Pulau Pawai, also known as Alligator Island during the colonial times, is a 182,000 m² island located within the Singapore Armed Forces Live Firing Area. It is located off the southwestern coast of Singapore, between Pulau Sudong to its north and Pulau Satumu to its south. It is one of the three islands owned by the Singapore Armed Forces for live firing exercises, the other two being Pulau Sudong and Pulau Senang.

==Live Firing Area (Southern Islands)==
Since 9 June 1989, the island together with Pulau Senang and Pulau Sudong, these three islands formed the Singapore Armed Forces southern islands military training area and live-firing zone. As with all other military installations within the country, the entire live-firing zone is strictly off limits to all civilians at all times of the day and night.
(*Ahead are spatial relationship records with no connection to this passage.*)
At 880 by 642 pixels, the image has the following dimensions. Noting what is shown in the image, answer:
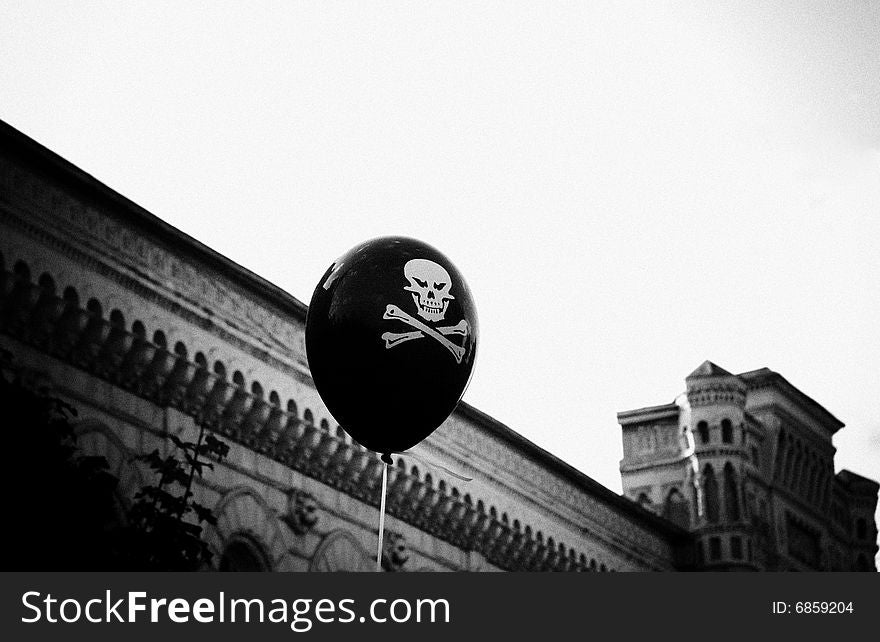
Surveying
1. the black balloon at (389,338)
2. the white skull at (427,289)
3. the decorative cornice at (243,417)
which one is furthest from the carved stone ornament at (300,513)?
the white skull at (427,289)

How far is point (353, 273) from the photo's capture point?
7832mm

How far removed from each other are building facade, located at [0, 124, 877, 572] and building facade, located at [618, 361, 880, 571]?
6090 mm

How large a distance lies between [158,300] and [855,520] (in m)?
24.7

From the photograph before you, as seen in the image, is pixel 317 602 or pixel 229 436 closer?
pixel 317 602

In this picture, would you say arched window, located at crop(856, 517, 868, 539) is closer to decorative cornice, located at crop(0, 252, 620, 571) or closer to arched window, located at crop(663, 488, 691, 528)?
arched window, located at crop(663, 488, 691, 528)

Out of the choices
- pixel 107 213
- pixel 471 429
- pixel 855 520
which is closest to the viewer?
pixel 107 213

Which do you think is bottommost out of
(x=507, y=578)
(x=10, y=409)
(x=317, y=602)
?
(x=317, y=602)

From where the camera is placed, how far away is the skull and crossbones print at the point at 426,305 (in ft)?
25.3

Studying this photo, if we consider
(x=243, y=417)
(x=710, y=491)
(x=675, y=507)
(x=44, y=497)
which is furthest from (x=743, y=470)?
(x=44, y=497)

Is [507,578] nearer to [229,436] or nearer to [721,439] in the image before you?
[229,436]

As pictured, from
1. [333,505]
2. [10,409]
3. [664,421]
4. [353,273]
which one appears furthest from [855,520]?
[353,273]

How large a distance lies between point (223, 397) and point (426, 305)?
935 centimetres

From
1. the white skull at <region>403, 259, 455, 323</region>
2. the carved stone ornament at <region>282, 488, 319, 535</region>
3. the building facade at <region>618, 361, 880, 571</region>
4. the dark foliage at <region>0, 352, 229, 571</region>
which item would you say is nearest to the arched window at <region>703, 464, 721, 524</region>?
the building facade at <region>618, 361, 880, 571</region>

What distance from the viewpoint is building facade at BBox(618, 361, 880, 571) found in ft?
93.4
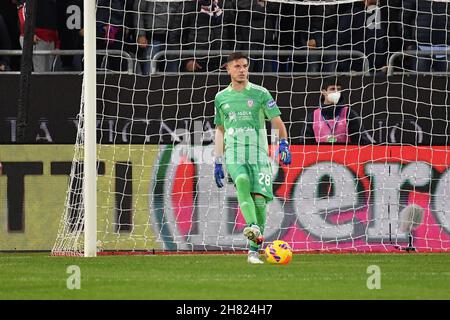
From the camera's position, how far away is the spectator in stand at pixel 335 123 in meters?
18.8

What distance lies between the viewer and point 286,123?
19109 mm

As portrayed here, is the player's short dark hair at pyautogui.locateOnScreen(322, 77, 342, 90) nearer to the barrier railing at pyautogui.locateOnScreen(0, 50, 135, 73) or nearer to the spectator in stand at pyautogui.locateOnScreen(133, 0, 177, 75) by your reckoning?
the spectator in stand at pyautogui.locateOnScreen(133, 0, 177, 75)

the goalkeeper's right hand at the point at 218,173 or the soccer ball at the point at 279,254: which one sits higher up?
the goalkeeper's right hand at the point at 218,173

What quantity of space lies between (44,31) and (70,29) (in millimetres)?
424

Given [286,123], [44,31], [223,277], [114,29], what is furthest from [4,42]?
[223,277]

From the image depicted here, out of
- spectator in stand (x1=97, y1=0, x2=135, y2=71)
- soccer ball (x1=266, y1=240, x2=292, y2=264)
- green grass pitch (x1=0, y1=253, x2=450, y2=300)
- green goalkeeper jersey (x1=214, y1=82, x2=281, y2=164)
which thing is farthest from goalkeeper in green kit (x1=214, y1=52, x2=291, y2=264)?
spectator in stand (x1=97, y1=0, x2=135, y2=71)

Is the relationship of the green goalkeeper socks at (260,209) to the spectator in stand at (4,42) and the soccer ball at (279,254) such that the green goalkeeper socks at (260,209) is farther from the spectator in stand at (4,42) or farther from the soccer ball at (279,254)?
the spectator in stand at (4,42)

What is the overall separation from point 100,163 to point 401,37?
481 centimetres

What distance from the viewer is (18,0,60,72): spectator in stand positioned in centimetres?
1955

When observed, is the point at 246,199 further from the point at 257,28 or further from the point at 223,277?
the point at 257,28

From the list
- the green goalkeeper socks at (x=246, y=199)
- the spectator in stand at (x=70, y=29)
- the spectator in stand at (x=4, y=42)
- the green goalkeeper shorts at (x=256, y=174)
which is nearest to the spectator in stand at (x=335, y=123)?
the green goalkeeper shorts at (x=256, y=174)

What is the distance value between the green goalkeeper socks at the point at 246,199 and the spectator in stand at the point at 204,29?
454cm

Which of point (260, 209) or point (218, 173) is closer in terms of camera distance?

The island is used mainly as a practice range for live-ammunition bombing both from the air and the ground. The Republic of Singapore Air Force and Navy take turns to use it, with the Air Force practicing strafing and the Navy practicing shelling targets.

Pawai's lush green and brown forests are mostly undisturbed and it has been found to have a rich biodiversity of coral reefs, especially fringing reefs.

==Etymology==
"Pawai" means cortège (procession, retinue) or suite of the Raja, so presumably the retinue of the Raja stayed on this island.